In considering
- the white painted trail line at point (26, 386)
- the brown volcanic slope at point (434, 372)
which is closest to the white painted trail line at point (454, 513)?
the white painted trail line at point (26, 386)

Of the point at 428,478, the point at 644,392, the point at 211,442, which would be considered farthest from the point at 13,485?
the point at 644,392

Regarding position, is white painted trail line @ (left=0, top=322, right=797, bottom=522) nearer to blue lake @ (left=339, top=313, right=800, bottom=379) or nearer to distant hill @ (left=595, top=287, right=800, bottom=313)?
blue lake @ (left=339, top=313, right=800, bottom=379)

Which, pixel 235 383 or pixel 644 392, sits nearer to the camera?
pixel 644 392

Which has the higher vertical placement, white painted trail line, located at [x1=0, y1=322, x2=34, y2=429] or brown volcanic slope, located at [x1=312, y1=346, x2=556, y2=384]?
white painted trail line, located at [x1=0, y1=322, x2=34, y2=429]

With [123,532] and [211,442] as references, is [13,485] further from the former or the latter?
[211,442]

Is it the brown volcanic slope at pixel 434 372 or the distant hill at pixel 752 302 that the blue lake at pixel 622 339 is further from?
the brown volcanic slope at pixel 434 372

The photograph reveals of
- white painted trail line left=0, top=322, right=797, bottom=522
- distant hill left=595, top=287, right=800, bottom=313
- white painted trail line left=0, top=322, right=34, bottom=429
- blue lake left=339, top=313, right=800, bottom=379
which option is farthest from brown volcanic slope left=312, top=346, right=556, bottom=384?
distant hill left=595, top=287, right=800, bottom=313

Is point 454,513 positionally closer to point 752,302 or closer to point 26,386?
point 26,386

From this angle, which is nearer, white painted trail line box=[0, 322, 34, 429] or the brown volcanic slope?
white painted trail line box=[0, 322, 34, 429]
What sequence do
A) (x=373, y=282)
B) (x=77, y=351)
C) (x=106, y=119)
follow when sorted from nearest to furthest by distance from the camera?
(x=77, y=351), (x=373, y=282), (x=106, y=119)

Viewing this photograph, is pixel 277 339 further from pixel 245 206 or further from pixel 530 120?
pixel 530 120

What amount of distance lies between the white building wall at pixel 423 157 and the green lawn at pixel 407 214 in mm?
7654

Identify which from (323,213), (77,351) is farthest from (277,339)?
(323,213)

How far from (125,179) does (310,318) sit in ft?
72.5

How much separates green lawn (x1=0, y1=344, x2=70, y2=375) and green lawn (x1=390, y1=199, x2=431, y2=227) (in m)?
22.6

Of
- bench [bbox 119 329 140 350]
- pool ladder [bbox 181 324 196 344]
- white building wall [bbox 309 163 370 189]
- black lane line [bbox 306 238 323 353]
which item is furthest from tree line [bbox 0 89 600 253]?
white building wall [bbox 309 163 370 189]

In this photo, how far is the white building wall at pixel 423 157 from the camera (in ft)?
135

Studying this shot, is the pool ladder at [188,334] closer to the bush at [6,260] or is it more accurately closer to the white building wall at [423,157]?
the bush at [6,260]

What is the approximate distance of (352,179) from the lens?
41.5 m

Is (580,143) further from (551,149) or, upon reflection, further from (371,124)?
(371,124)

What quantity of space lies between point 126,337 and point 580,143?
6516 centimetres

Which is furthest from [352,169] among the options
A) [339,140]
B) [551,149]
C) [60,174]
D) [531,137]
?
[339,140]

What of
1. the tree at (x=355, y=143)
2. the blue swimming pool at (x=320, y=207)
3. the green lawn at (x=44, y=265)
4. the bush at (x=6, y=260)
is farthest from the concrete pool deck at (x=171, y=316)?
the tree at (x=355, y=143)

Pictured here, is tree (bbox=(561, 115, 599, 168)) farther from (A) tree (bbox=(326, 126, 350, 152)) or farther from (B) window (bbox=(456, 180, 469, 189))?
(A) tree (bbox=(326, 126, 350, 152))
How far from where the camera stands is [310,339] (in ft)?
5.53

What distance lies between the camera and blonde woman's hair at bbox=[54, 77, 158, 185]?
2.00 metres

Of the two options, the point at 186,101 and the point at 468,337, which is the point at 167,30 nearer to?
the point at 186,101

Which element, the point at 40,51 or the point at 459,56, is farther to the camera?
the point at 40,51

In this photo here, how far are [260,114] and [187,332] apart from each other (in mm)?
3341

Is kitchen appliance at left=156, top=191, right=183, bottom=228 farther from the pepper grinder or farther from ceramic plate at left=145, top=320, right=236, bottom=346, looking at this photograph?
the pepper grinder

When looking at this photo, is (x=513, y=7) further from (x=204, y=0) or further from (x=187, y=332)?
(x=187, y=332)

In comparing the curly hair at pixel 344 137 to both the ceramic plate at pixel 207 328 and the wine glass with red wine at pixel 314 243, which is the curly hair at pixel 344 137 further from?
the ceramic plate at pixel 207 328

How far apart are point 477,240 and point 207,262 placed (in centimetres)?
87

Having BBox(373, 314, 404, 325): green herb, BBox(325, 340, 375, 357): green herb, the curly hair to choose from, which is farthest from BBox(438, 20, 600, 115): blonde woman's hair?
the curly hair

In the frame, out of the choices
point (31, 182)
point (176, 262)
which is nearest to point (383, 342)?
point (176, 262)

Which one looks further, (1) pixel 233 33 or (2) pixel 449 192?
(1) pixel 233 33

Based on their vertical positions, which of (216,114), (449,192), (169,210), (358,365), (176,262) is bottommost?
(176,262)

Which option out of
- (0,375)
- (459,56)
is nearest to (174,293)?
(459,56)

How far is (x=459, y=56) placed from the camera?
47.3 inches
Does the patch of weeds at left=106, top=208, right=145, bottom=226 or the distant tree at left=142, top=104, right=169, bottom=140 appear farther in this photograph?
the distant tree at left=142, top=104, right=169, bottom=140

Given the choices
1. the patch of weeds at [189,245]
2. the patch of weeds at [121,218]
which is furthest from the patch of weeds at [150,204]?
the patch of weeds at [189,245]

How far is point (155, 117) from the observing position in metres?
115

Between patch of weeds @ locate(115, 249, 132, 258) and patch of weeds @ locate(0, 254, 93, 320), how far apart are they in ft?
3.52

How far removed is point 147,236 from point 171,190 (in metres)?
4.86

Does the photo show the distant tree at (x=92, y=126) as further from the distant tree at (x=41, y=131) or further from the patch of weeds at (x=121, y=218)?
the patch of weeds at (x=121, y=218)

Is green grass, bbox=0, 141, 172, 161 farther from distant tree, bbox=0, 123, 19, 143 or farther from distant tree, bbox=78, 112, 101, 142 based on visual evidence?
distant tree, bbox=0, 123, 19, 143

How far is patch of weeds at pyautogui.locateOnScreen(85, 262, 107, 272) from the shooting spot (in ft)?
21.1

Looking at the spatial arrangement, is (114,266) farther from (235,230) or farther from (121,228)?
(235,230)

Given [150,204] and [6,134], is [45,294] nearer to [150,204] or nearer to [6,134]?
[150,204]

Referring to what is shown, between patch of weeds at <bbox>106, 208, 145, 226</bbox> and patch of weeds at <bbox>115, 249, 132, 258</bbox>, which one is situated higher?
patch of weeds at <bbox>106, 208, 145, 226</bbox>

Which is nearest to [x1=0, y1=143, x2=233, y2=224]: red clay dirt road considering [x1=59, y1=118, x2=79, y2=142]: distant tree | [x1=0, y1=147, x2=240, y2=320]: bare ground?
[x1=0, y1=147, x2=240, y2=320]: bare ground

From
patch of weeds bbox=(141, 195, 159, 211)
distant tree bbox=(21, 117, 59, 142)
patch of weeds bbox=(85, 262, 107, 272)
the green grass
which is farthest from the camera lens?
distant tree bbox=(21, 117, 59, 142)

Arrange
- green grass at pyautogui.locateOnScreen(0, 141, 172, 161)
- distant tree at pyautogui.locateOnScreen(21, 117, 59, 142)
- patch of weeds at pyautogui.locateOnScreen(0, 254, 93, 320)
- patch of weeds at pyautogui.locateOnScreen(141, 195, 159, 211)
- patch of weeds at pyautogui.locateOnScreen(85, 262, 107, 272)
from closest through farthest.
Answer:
◆ ◆ ◆
Copy exactly, word for word, the line with "Which is nearest to [x1=0, y1=143, x2=233, y2=224]: red" through the final line of the listing.

*REPLY*
Which is nearest to [x1=0, y1=143, x2=233, y2=224]: red clay dirt road considering [x1=59, y1=118, x2=79, y2=142]: distant tree | [x1=0, y1=147, x2=240, y2=320]: bare ground?
[x1=0, y1=147, x2=240, y2=320]: bare ground

From
patch of weeds bbox=(141, 195, 159, 211)
distant tree bbox=(21, 117, 59, 142)
patch of weeds bbox=(85, 262, 107, 272)
the green grass
which is farthest from the camera lens?
distant tree bbox=(21, 117, 59, 142)

Arrange
- green grass at pyautogui.locateOnScreen(0, 141, 172, 161)
- distant tree at pyautogui.locateOnScreen(21, 117, 59, 142)
- patch of weeds at pyautogui.locateOnScreen(0, 254, 93, 320)
- patch of weeds at pyautogui.locateOnScreen(141, 195, 159, 211)
- patch of weeds at pyautogui.locateOnScreen(85, 262, 107, 272)
from closest through farthest.
Answer:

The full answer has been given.